Invited by the The Poetry Center, San Francisco State University
Poet, movement worker, and educator Tongo Eisen-Martin is author of two books of poetry, someone’s dead already (Bootstrap Press) and Heaven Is All Goodbyes (City Lights Books, Pocket Poets Series), which won both a 2018 California Book Award and an American Book Award, and was shortlisted for the Griffin International Poetry Prize. He lives in San Francisco.
Eisen-Martin read “A Good Earth.”
Invited by Letras Latinas, the literary initiative at University of Notre Dame’s Institute for Latino Studies
Emma Trelles is the daughter of Cuban immigrants and the author of Tropicalia (University of Notre Dame Press), winner of the Andrés Montoya Poetry Prize and a finalist for Foreword/Indies poetry book of the year. She teaches at Santa Barbara City College and curates the Mission Poetry Series.

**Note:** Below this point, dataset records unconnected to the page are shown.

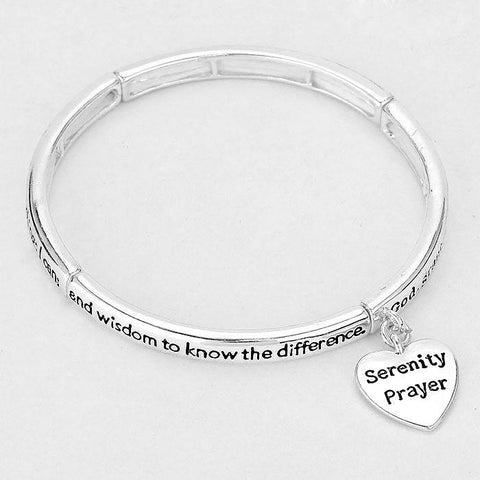 Serenity Prayer Bracelet Stretch SILVER Heart Charm Inspiration Message Jewelry - PalmTreeSky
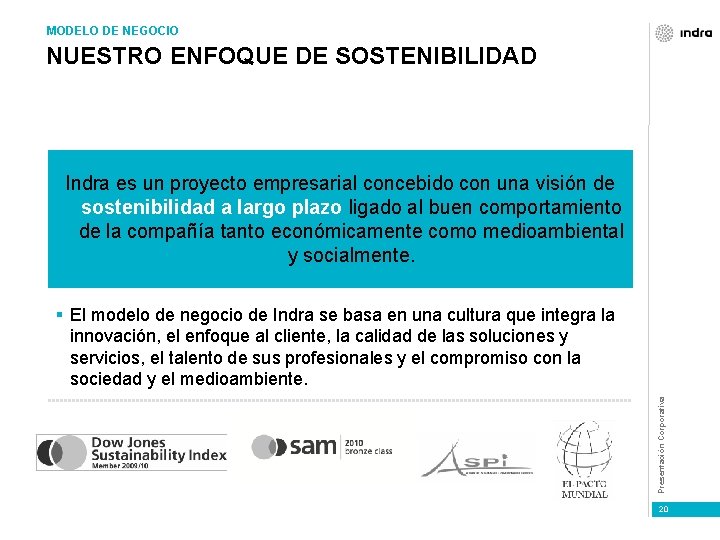 MODELO DE NEGOCIO NUESTRO ENFOQUE DE SOSTENIBILIDAD Indra es un proyecto empresarial concebido con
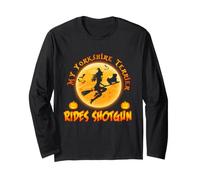 Yorkshire Terrier Dog Rides Shotgun Witch Funny Halloween Manga Larga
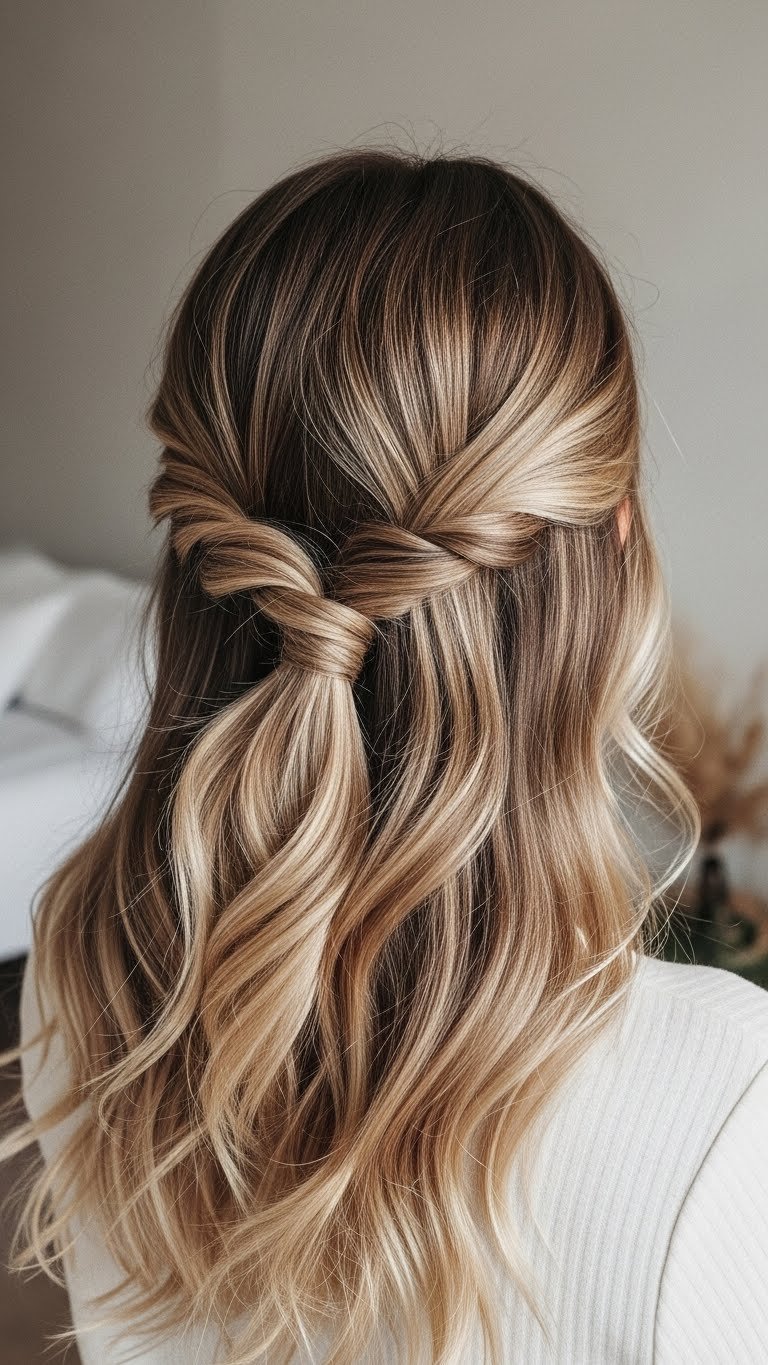 Back view of minimalist twisted half-updo hairstyle with clean lines and natural flowing hair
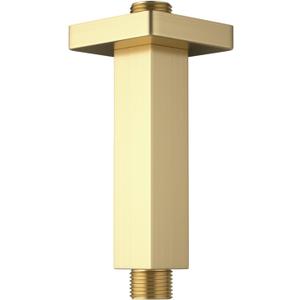 Brushed Gold Shower Arm with Flange 4 inch Square Shower Head Extension Arm for Fixed Showerheads and Handheld Showerheads, KATAIS
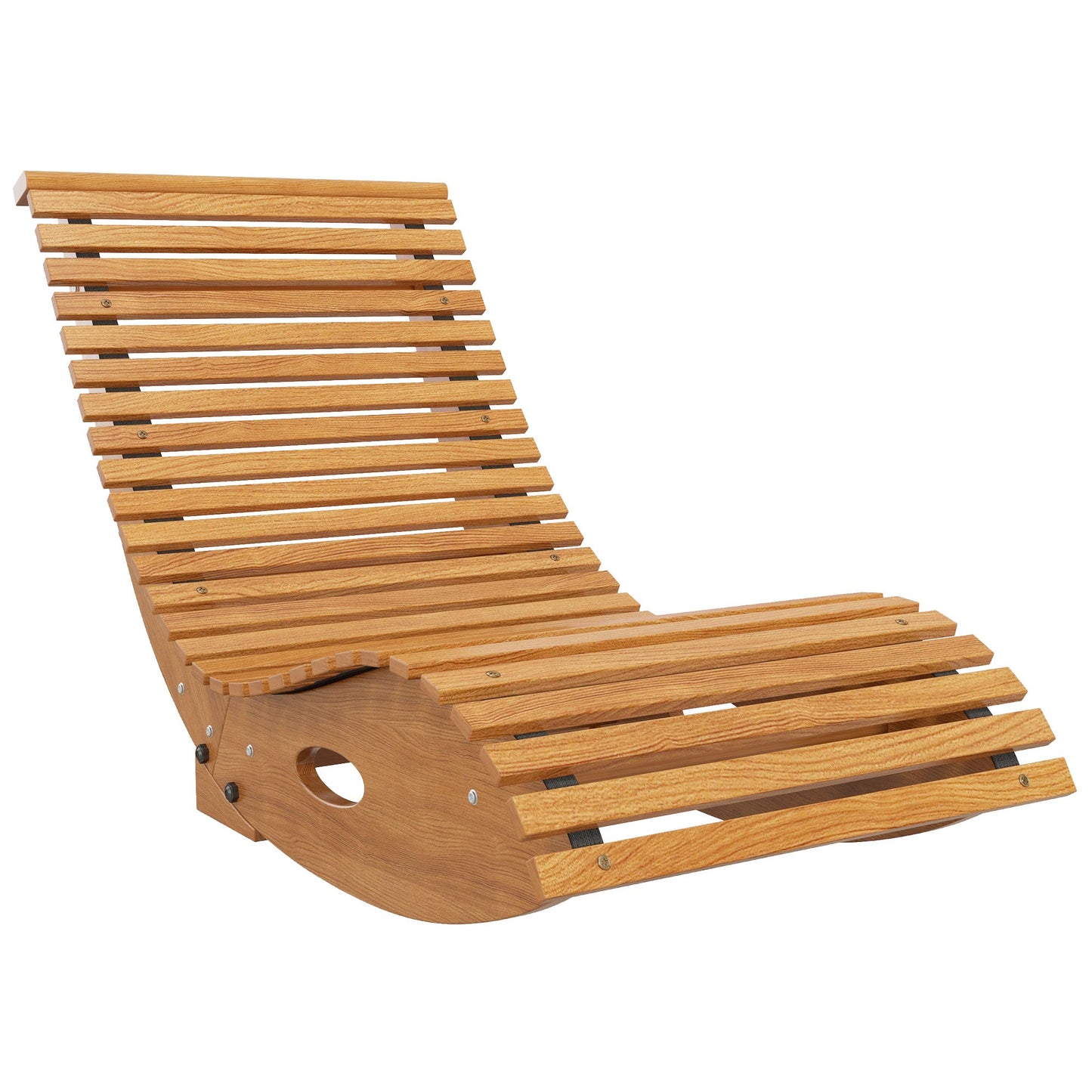 Wooden Outdoor Rocking Chair with Slatted Seat & High Back, Patio Rocking Chair with S Shape, Solid Wood Rocker for Backyard, Garden, Teak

Trelles read “How We Lived.”
Invited by Woodland Pattern
Nikki Wallschlaeger’s work has been featured in The Nation, Brick, American Poetry Review, Witness, Kenyon Review, POETRY, and others. She is the author of the full-length collections Houses (Horseless Press, 2015) and Crawlspace (Bloof, 2017) as well as the graphic book I Hate Telling You How I Really Feel (Bloof, 2019). Her third collection, Waterbaby, is forthcoming from Copper Canyon Press in 2021.
Wallschlaeger read “What If Heaven is Just Another White Folks' Kitchen.”
Invited by Urban Word NYC
Meera Dasgupta is the 16-year-old NYC Poet Laureate and the 2020 United States Youth Poet Laureate. A Van Lier Fellow, Federal Hall Fellow, Climate Speaks Winner, Scholastic Arts & Writing winner, Dasgupta’s performances have been featured by the New York Times, PBS, Apple, Grist, the Apollo Theater, and Bryant Park. A part of numerous advocacy groups, she hopes to continue to utilize the intersection between social justice and poetry to uplift historically underrepresented communities and to combat normative hegemonic narratives.

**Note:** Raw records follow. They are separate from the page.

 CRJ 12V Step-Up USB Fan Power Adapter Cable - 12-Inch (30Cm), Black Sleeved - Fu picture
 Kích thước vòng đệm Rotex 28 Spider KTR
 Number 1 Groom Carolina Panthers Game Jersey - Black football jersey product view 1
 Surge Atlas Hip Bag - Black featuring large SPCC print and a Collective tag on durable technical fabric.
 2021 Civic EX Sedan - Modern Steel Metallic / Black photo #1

Dasgupta read “My Poems as Victims of Gun Violence.”
Invited by the Academy of American Poets
Kwame Dawes was born in Ghana and raised in Kingston, Jamaica. He is the author of numerous collections of poetry and fiction, most recently Nebraska (University of Nebraska Press, 2019). Dawes was elected a Chancellor of the Academy of American Poets in 2018. He is currently the Glenna Luschei Editor of Prairie Schooner at the University of Nebraska, where he is a Chancellor’s Professor of English.
Dawes read “Land Ho.”
Invited by Kundiman
Terisa Siagatonu is an award-winning touring poet, speaker, educator and community organizer born and rooted in the Bay Area. She was awarded President Obama's Champion of Change Award for her activism as a poet/organizer in her Pacific Islander community. A 2019 Yerba Buena Center for the Arts 100 List Honoree and Kundiman fellow, Terisa's work has been published in Poetry and has been featured on Button Poetry, CNN, NBCNews, NPR, KQED, Huffington Post, Everyday Feminism, The Guardian, and Buzzfeed.

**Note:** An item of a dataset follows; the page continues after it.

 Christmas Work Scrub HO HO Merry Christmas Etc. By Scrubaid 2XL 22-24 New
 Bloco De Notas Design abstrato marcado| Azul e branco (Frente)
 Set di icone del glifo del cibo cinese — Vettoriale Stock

Siagatonu read “[There are years where I believe in heaven].”
Invited by the Geraldine R. Dodge Poetry Festival
Cortney Lamar Charleston is the author of Telepathologies (Saturnalia Books, 2017) and a poetry editor at The Rumpus. He currently resides in Jersey City, New Jersey.
Invited by Mizna
Safia Elhillo is the author of The January Children (University of Nebraska Press, 2017), which received the Sillerman First Book Prize for African Poets and an Arab American Book Award, Girls That Never Die (One World/Random House 2021), and the novel in verse Home Is Not a Country (Make Me A World/Random House, 2021). With Fatimah Asghar, she is co-editor of the anthology Halal if You Hear Me (Haymarket Books, 2019). She is currently a Wallace Stegner Fellow at Stanford University and lives in Oakland.
Elhillo read “self-portrait with yellow dress.”